Characteristic Polynomial
The characteristic polynomial is a polynomial equation derived from a matrix that is crucial in finding its eigenvalues. It is expressed based on the determinant equation: \[ \det(\textbf{A} - \lambda \textbf{I}) \] This polynomial provides the theoretical basis for understanding the behavior of the matrix.
  • Polynomial Form: It's often a quadratic, cubic, or of higher degree, depending on the matrix size.
  • Roots and Solutions: The solutions to the characteristic polynomial are the eigenvalues.
The roots reveal critical insights about how transformations affect geometric structures the matrix interacts with.
Linear Independence
When dealing with eigenvectors, linear independence becomes crucial for matrix diagonalization. For a matrix to be diagonalizable, it must have enough linearly independent eigenvectors. Two vectors are linearly independent if there is no scalar multiple that can express one as a combination of the others.

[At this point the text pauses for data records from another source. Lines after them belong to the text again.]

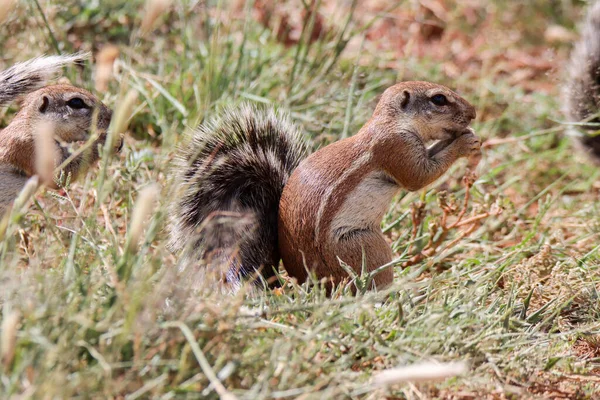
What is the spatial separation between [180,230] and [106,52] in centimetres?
116

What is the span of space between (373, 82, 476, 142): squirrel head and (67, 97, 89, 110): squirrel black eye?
1.38 metres

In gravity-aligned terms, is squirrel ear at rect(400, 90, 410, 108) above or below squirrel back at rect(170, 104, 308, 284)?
above

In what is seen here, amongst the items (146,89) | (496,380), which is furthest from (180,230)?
(146,89)

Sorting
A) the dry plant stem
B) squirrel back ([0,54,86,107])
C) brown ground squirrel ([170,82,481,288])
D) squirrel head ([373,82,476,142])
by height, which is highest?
squirrel back ([0,54,86,107])

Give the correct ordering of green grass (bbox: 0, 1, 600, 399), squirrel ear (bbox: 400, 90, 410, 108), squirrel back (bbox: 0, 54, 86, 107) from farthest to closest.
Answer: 1. squirrel ear (bbox: 400, 90, 410, 108)
2. squirrel back (bbox: 0, 54, 86, 107)
3. green grass (bbox: 0, 1, 600, 399)

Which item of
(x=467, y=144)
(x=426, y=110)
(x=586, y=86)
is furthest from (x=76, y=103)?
(x=586, y=86)

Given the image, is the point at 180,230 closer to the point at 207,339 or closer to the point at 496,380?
the point at 207,339

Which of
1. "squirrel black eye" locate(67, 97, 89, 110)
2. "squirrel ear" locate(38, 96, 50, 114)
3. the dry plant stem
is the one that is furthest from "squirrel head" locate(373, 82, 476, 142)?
"squirrel ear" locate(38, 96, 50, 114)

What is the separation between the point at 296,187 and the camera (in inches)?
130

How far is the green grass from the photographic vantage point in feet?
7.22

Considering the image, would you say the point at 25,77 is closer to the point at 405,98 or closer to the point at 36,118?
the point at 36,118

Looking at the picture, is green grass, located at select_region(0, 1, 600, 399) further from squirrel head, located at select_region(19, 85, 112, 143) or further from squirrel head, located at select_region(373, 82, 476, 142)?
squirrel head, located at select_region(373, 82, 476, 142)

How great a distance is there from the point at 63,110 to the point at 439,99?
5.86 ft

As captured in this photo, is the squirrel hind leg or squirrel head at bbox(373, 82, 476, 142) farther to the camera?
squirrel head at bbox(373, 82, 476, 142)
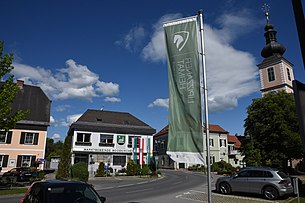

  • Basis Formation: Independent eigenvectors can form a basis for the vector space.
  • Diagonalization Requirement: A matrix requires as many independent eigenvectors as the number of dimensions to become diagonalizable.
Obtaining a complete set of linearly independent eigenvectors ensures that the matrix can be simplified into its diagonal form, which makes computations more manageable.